Storo è un borgo prealpino fondato dal popolo Retico, situato fra le Dolomiti Trentine, il fiume Chiese e il lago di Ledro. Il 30 settembre tornerà ad ospitare la quarta edizione del Festival della Polenta, una giornata di assaggi dedicata all'oro giallo di Storo, considerato eccezionale per polenta e gallette. Il borgo diventa sempre più "distretto" della farina di granoturco e bandiera di una cultura dell'alimentazione tradizionale, piatti tipici, storia e cultura di un territorio all'insegna di un unico brand: la pannocchia di granoturco che a Storo si chiama Grano Nostrano.

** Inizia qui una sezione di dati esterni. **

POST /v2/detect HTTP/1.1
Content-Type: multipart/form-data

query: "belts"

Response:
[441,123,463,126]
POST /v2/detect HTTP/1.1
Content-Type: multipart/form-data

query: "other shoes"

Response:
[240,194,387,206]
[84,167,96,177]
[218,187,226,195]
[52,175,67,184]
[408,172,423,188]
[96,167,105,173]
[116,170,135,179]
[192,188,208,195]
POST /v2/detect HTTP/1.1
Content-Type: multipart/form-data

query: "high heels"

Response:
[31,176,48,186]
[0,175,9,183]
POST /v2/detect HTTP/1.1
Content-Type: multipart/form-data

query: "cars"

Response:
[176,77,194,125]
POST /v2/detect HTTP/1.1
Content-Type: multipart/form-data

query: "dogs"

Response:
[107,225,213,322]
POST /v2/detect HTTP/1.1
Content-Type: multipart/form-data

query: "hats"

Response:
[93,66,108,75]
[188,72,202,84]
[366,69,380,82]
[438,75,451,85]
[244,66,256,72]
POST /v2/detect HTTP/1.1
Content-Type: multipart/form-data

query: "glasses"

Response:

L'edizione 2018 punta sul binomio granoturco e castagne e vedrà protagonista anche il grande paiolo di Roncone capace di sfornare mille fette. A giudicare "le migliori polentate del 2018" sarà una giuria di esperti, nutrizionisti e appassionati di storia e cultura culinaria.
L'evento si tiene grazie all'impegno dei Polenter della proloco, del Comune, del consorzio turistico Bim Chiese e della Coop Agri90. Attese per la giornata oltre 2000 presenze.

Giampietro Comolli, giurato a Storo, rivaluta il valore nutritivo e alimentare della polenta: ''Il vero valore di una polentata, piatto povero e diffuso, sta nella sua grande stagionalità di consumo, nelle universali modalità di cottura, nella creatività di salse, sughi, intingoli e aggiunte varie che variano da borgo a borgo e che completano un piatto già di per se stesso cultura gastronomica. Senza dimenticare l'importanza di coltivare terreni difficili e di montagna, di creare lavoro e reddito attraverso il recupero di cibi antichi e il non spreco che ci insegnano le genti della montagna lombardo-trentine."

La polenta è un alimento con quasi 250 anni di storia, inserita a buon titolo nel sistema alimentare della Dieta Mediterranea riconosciuta dall'Unesco, che lega la salubrità derivante dalla farina "tutto fare", dal colore giallo-oro-rossa dei chicchi del Nostrano, un cereale naturalmente senza glutine.